## Task to complete
Would you copy the records exactly, leaving the pictures out?

Collection entries
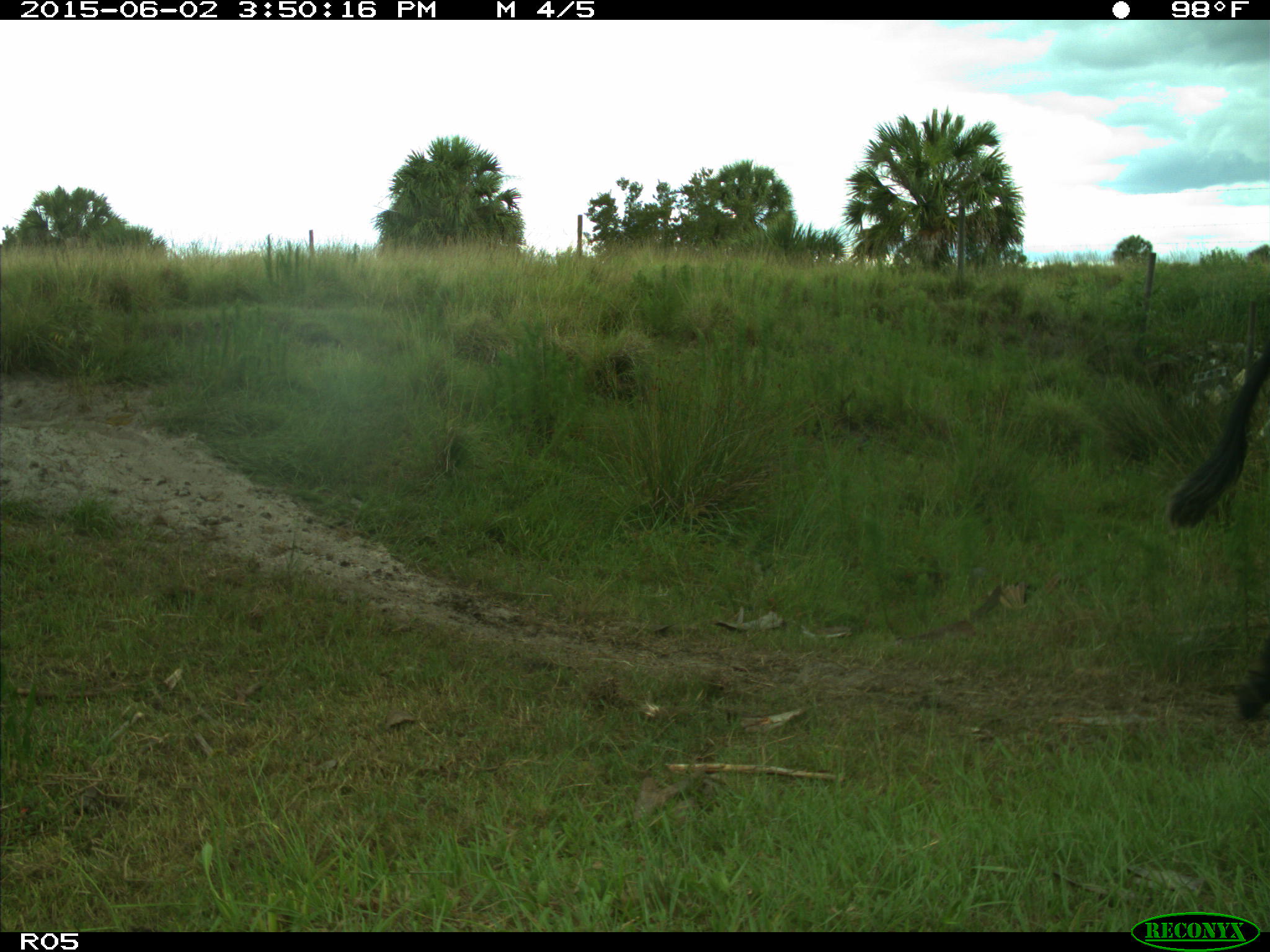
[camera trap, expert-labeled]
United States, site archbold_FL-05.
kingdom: Animalia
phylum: Chordata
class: Mammalia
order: Artiodactyla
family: Bovidae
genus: Bos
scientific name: Bos taurus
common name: domestic cow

## Exercise output
[camera trap, expert-labeled]
United States, site archbold_FL-05.
kingdom: Animalia
phylum: Chordata
class: Mammalia
order: Artiodactyla
family: Bovidae
genus: Bos
scientific name: Bos taurus
common name: domestic cow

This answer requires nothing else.